__Tasks to carry out__
a) Repeat the passage of the devotional from "Was this couple’s" to "relationship with God." word for word.
b) Reproduce the listing exactly from its first line through the line containing "261L19 269H30V266H38V250L27 243V239H16L12", both ends included, and leave the picture out.

__Excerpted passage__
######

Reading: 1 Thessalonians 5:23-24 

This prayer tells us that what matters is not so much how we start, but how we finish.

When two people decide to get married, they make a commitment to one another and decide that they will no longer live their lives separate from one another. On the day of their wedding the marriage relationship is as complete as it can be that day. But as the weeks and months of marriage continue, although the initial thrill and excitement may not be as intense, they will nevertheless hopefully grow in the relationship.

Was this couple’s relationship less complete on the wedding day than it was at an anniversary many years later? No. It was as complete as it could be at each moment. That is what holiness is like – simply growing each day in our relationship with God.

A little girl might play a simple one-hand piece on the piano for her first recital. The teacher could well exclaim, ‘That was Perfect!’ Years later, the grown woman, as an accomplished musician, could not play the same simple piece and have it called perfect. Much more would be expected of her. Similarly, as we grow in our relationship with Jesus, there should be a corresponding hunger and thirst for righteousness.

######

__Entries supplied__

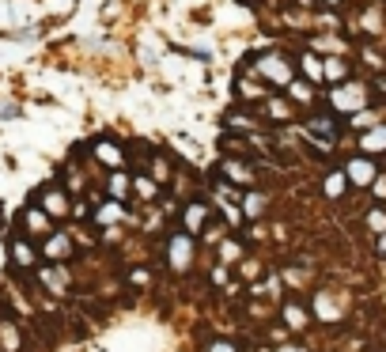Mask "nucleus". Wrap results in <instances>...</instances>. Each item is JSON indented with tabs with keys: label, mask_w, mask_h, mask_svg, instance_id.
<instances>
[{
	"label": "nucleus",
	"mask_w": 386,
	"mask_h": 352,
	"mask_svg": "<svg viewBox=\"0 0 386 352\" xmlns=\"http://www.w3.org/2000/svg\"><path fill=\"white\" fill-rule=\"evenodd\" d=\"M133 190H137L140 197H144V201H152V197H156V190H159V186L152 182V178H133Z\"/></svg>",
	"instance_id": "5701e85b"
},
{
	"label": "nucleus",
	"mask_w": 386,
	"mask_h": 352,
	"mask_svg": "<svg viewBox=\"0 0 386 352\" xmlns=\"http://www.w3.org/2000/svg\"><path fill=\"white\" fill-rule=\"evenodd\" d=\"M95 156H98V163H103V167H110V171H121V163H125V152H121L114 140H95Z\"/></svg>",
	"instance_id": "39448f33"
},
{
	"label": "nucleus",
	"mask_w": 386,
	"mask_h": 352,
	"mask_svg": "<svg viewBox=\"0 0 386 352\" xmlns=\"http://www.w3.org/2000/svg\"><path fill=\"white\" fill-rule=\"evenodd\" d=\"M375 246H379V254L386 258V235H379V243H375Z\"/></svg>",
	"instance_id": "c85d7f7f"
},
{
	"label": "nucleus",
	"mask_w": 386,
	"mask_h": 352,
	"mask_svg": "<svg viewBox=\"0 0 386 352\" xmlns=\"http://www.w3.org/2000/svg\"><path fill=\"white\" fill-rule=\"evenodd\" d=\"M12 261L19 269H30V266H38V250L27 243V239H16L12 243Z\"/></svg>",
	"instance_id": "9b49d317"
},
{
	"label": "nucleus",
	"mask_w": 386,
	"mask_h": 352,
	"mask_svg": "<svg viewBox=\"0 0 386 352\" xmlns=\"http://www.w3.org/2000/svg\"><path fill=\"white\" fill-rule=\"evenodd\" d=\"M69 269L64 266H50V269H42V284H46V292H53V295H64L69 292Z\"/></svg>",
	"instance_id": "423d86ee"
},
{
	"label": "nucleus",
	"mask_w": 386,
	"mask_h": 352,
	"mask_svg": "<svg viewBox=\"0 0 386 352\" xmlns=\"http://www.w3.org/2000/svg\"><path fill=\"white\" fill-rule=\"evenodd\" d=\"M208 352H239V348L231 345V341H212V345H208Z\"/></svg>",
	"instance_id": "bb28decb"
},
{
	"label": "nucleus",
	"mask_w": 386,
	"mask_h": 352,
	"mask_svg": "<svg viewBox=\"0 0 386 352\" xmlns=\"http://www.w3.org/2000/svg\"><path fill=\"white\" fill-rule=\"evenodd\" d=\"M288 91H292V98H295V103H311V87H307V84L292 80V84H288Z\"/></svg>",
	"instance_id": "393cba45"
},
{
	"label": "nucleus",
	"mask_w": 386,
	"mask_h": 352,
	"mask_svg": "<svg viewBox=\"0 0 386 352\" xmlns=\"http://www.w3.org/2000/svg\"><path fill=\"white\" fill-rule=\"evenodd\" d=\"M167 258H171V266L174 269H190L193 266V239L190 235H171L167 239Z\"/></svg>",
	"instance_id": "7ed1b4c3"
},
{
	"label": "nucleus",
	"mask_w": 386,
	"mask_h": 352,
	"mask_svg": "<svg viewBox=\"0 0 386 352\" xmlns=\"http://www.w3.org/2000/svg\"><path fill=\"white\" fill-rule=\"evenodd\" d=\"M23 348V334L12 318H0V352H19Z\"/></svg>",
	"instance_id": "0eeeda50"
},
{
	"label": "nucleus",
	"mask_w": 386,
	"mask_h": 352,
	"mask_svg": "<svg viewBox=\"0 0 386 352\" xmlns=\"http://www.w3.org/2000/svg\"><path fill=\"white\" fill-rule=\"evenodd\" d=\"M133 284H137V288H140V284H148V273L137 269V273H133Z\"/></svg>",
	"instance_id": "cd10ccee"
},
{
	"label": "nucleus",
	"mask_w": 386,
	"mask_h": 352,
	"mask_svg": "<svg viewBox=\"0 0 386 352\" xmlns=\"http://www.w3.org/2000/svg\"><path fill=\"white\" fill-rule=\"evenodd\" d=\"M360 144H363V152H379V148H386V125H379L375 133H368V137L360 140Z\"/></svg>",
	"instance_id": "aec40b11"
},
{
	"label": "nucleus",
	"mask_w": 386,
	"mask_h": 352,
	"mask_svg": "<svg viewBox=\"0 0 386 352\" xmlns=\"http://www.w3.org/2000/svg\"><path fill=\"white\" fill-rule=\"evenodd\" d=\"M261 205H266V201H261L258 193H246V197H242V216H250V220H254V216L261 212Z\"/></svg>",
	"instance_id": "412c9836"
},
{
	"label": "nucleus",
	"mask_w": 386,
	"mask_h": 352,
	"mask_svg": "<svg viewBox=\"0 0 386 352\" xmlns=\"http://www.w3.org/2000/svg\"><path fill=\"white\" fill-rule=\"evenodd\" d=\"M322 72H326V80H334V84H345L348 80V69H345V61H322Z\"/></svg>",
	"instance_id": "dca6fc26"
},
{
	"label": "nucleus",
	"mask_w": 386,
	"mask_h": 352,
	"mask_svg": "<svg viewBox=\"0 0 386 352\" xmlns=\"http://www.w3.org/2000/svg\"><path fill=\"white\" fill-rule=\"evenodd\" d=\"M23 224H27V231H30V235H38V231H50V216L42 212V208H27Z\"/></svg>",
	"instance_id": "2eb2a0df"
},
{
	"label": "nucleus",
	"mask_w": 386,
	"mask_h": 352,
	"mask_svg": "<svg viewBox=\"0 0 386 352\" xmlns=\"http://www.w3.org/2000/svg\"><path fill=\"white\" fill-rule=\"evenodd\" d=\"M46 261H53V266H61L64 258H72V239L69 235H57V231H50L46 235V246L38 250Z\"/></svg>",
	"instance_id": "20e7f679"
},
{
	"label": "nucleus",
	"mask_w": 386,
	"mask_h": 352,
	"mask_svg": "<svg viewBox=\"0 0 386 352\" xmlns=\"http://www.w3.org/2000/svg\"><path fill=\"white\" fill-rule=\"evenodd\" d=\"M205 220H208V205L193 201L190 208H186V216H182V224H186V235H197V231L205 227Z\"/></svg>",
	"instance_id": "9d476101"
},
{
	"label": "nucleus",
	"mask_w": 386,
	"mask_h": 352,
	"mask_svg": "<svg viewBox=\"0 0 386 352\" xmlns=\"http://www.w3.org/2000/svg\"><path fill=\"white\" fill-rule=\"evenodd\" d=\"M106 190H110L114 201H125L129 190H133V178H129V174H121V171H114V174H110V182H106Z\"/></svg>",
	"instance_id": "ddd939ff"
},
{
	"label": "nucleus",
	"mask_w": 386,
	"mask_h": 352,
	"mask_svg": "<svg viewBox=\"0 0 386 352\" xmlns=\"http://www.w3.org/2000/svg\"><path fill=\"white\" fill-rule=\"evenodd\" d=\"M303 72H307V80H326L322 61H318L314 53H303Z\"/></svg>",
	"instance_id": "6ab92c4d"
},
{
	"label": "nucleus",
	"mask_w": 386,
	"mask_h": 352,
	"mask_svg": "<svg viewBox=\"0 0 386 352\" xmlns=\"http://www.w3.org/2000/svg\"><path fill=\"white\" fill-rule=\"evenodd\" d=\"M42 205H46V208H42L46 216H64V212H69V197H64L61 190H46V193H42Z\"/></svg>",
	"instance_id": "f8f14e48"
},
{
	"label": "nucleus",
	"mask_w": 386,
	"mask_h": 352,
	"mask_svg": "<svg viewBox=\"0 0 386 352\" xmlns=\"http://www.w3.org/2000/svg\"><path fill=\"white\" fill-rule=\"evenodd\" d=\"M258 76H261V80L280 84V87L292 84V69H288V61H284L280 53H266V57L258 61Z\"/></svg>",
	"instance_id": "f257e3e1"
},
{
	"label": "nucleus",
	"mask_w": 386,
	"mask_h": 352,
	"mask_svg": "<svg viewBox=\"0 0 386 352\" xmlns=\"http://www.w3.org/2000/svg\"><path fill=\"white\" fill-rule=\"evenodd\" d=\"M345 178H348V182H356V186H368V182H375V163H371V159H348Z\"/></svg>",
	"instance_id": "1a4fd4ad"
},
{
	"label": "nucleus",
	"mask_w": 386,
	"mask_h": 352,
	"mask_svg": "<svg viewBox=\"0 0 386 352\" xmlns=\"http://www.w3.org/2000/svg\"><path fill=\"white\" fill-rule=\"evenodd\" d=\"M224 171H227L235 182H242V186H246V182H254V174H250L246 167H239V163H224Z\"/></svg>",
	"instance_id": "b1692460"
},
{
	"label": "nucleus",
	"mask_w": 386,
	"mask_h": 352,
	"mask_svg": "<svg viewBox=\"0 0 386 352\" xmlns=\"http://www.w3.org/2000/svg\"><path fill=\"white\" fill-rule=\"evenodd\" d=\"M329 103H334V110H341V114H356V110L368 103V91H363L360 84H345V87H337L334 91Z\"/></svg>",
	"instance_id": "f03ea898"
},
{
	"label": "nucleus",
	"mask_w": 386,
	"mask_h": 352,
	"mask_svg": "<svg viewBox=\"0 0 386 352\" xmlns=\"http://www.w3.org/2000/svg\"><path fill=\"white\" fill-rule=\"evenodd\" d=\"M307 133H311L314 140H322V144H334L337 140V122L334 118H311V122H307Z\"/></svg>",
	"instance_id": "6e6552de"
},
{
	"label": "nucleus",
	"mask_w": 386,
	"mask_h": 352,
	"mask_svg": "<svg viewBox=\"0 0 386 352\" xmlns=\"http://www.w3.org/2000/svg\"><path fill=\"white\" fill-rule=\"evenodd\" d=\"M121 216H125V208H121L118 201H114V205H103V208H98V224H103V227H110V224H118Z\"/></svg>",
	"instance_id": "f3484780"
},
{
	"label": "nucleus",
	"mask_w": 386,
	"mask_h": 352,
	"mask_svg": "<svg viewBox=\"0 0 386 352\" xmlns=\"http://www.w3.org/2000/svg\"><path fill=\"white\" fill-rule=\"evenodd\" d=\"M220 258H224V261H235V258H239V246H235V243H224V246H220Z\"/></svg>",
	"instance_id": "a878e982"
},
{
	"label": "nucleus",
	"mask_w": 386,
	"mask_h": 352,
	"mask_svg": "<svg viewBox=\"0 0 386 352\" xmlns=\"http://www.w3.org/2000/svg\"><path fill=\"white\" fill-rule=\"evenodd\" d=\"M277 352H303V348H300V345H280Z\"/></svg>",
	"instance_id": "c756f323"
},
{
	"label": "nucleus",
	"mask_w": 386,
	"mask_h": 352,
	"mask_svg": "<svg viewBox=\"0 0 386 352\" xmlns=\"http://www.w3.org/2000/svg\"><path fill=\"white\" fill-rule=\"evenodd\" d=\"M284 322H288V329H303L311 322V314H307L300 303H284Z\"/></svg>",
	"instance_id": "4468645a"
},
{
	"label": "nucleus",
	"mask_w": 386,
	"mask_h": 352,
	"mask_svg": "<svg viewBox=\"0 0 386 352\" xmlns=\"http://www.w3.org/2000/svg\"><path fill=\"white\" fill-rule=\"evenodd\" d=\"M345 186H348L345 171H334V174L326 178V197H341V193H345Z\"/></svg>",
	"instance_id": "a211bd4d"
},
{
	"label": "nucleus",
	"mask_w": 386,
	"mask_h": 352,
	"mask_svg": "<svg viewBox=\"0 0 386 352\" xmlns=\"http://www.w3.org/2000/svg\"><path fill=\"white\" fill-rule=\"evenodd\" d=\"M334 4H337V0H334Z\"/></svg>",
	"instance_id": "7c9ffc66"
},
{
	"label": "nucleus",
	"mask_w": 386,
	"mask_h": 352,
	"mask_svg": "<svg viewBox=\"0 0 386 352\" xmlns=\"http://www.w3.org/2000/svg\"><path fill=\"white\" fill-rule=\"evenodd\" d=\"M368 224H371L375 235H386V212H382V208H371V212H368Z\"/></svg>",
	"instance_id": "4be33fe9"
}]
</instances>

######

__Expected outputs__
a)
Was this couple’s relationship less complete on the wedding day than it was at an anniversary many years later? No. It was as complete as it could be at each moment. That is what holiness is like – simply growing each day in our relationship with God.

b)
Mask "nucleus". Wrap results in <instances>...</instances>. Each item is JSON indented with tabs with keys: label, mask_w, mask_h, mask_svg, instance_id.
<instances>
[{
	"label": "nucleus",
	"mask_w": 386,
	"mask_h": 352,
	"mask_svg": "<svg viewBox=\"0 0 386 352\" xmlns=\"http://www.w3.org/2000/svg\"><path fill=\"white\" fill-rule=\"evenodd\" d=\"M133 190H137L140 197H144V201H152V197H156V190H159V186L152 182V178H133Z\"/></svg>",
	"instance_id": "5701e85b"
},
{
	"label": "nucleus",
	"mask_w": 386,
	"mask_h": 352,
	"mask_svg": "<svg viewBox=\"0 0 386 352\" xmlns=\"http://www.w3.org/2000/svg\"><path fill=\"white\" fill-rule=\"evenodd\" d=\"M95 156H98V163H103V167H110V171H121V163H125V152H121L114 140H95Z\"/></svg>",
	"instance_id": "39448f33"
},
{
	"label": "nucleus",
	"mask_w": 386,
	"mask_h": 352,
	"mask_svg": "<svg viewBox=\"0 0 386 352\" xmlns=\"http://www.w3.org/2000/svg\"><path fill=\"white\" fill-rule=\"evenodd\" d=\"M375 246H379V254L386 258V235H379V243H375Z\"/></svg>",
	"instance_id": "c85d7f7f"
},
{
	"label": "nucleus",
	"mask_w": 386,
	"mask_h": 352,
	"mask_svg": "<svg viewBox=\"0 0 386 352\" xmlns=\"http://www.w3.org/2000/svg\"><path fill=\"white\" fill-rule=\"evenodd\" d=\"M12 261L19 269H30V266H38V250L27 243V239H16L12 243Z\"/></svg>",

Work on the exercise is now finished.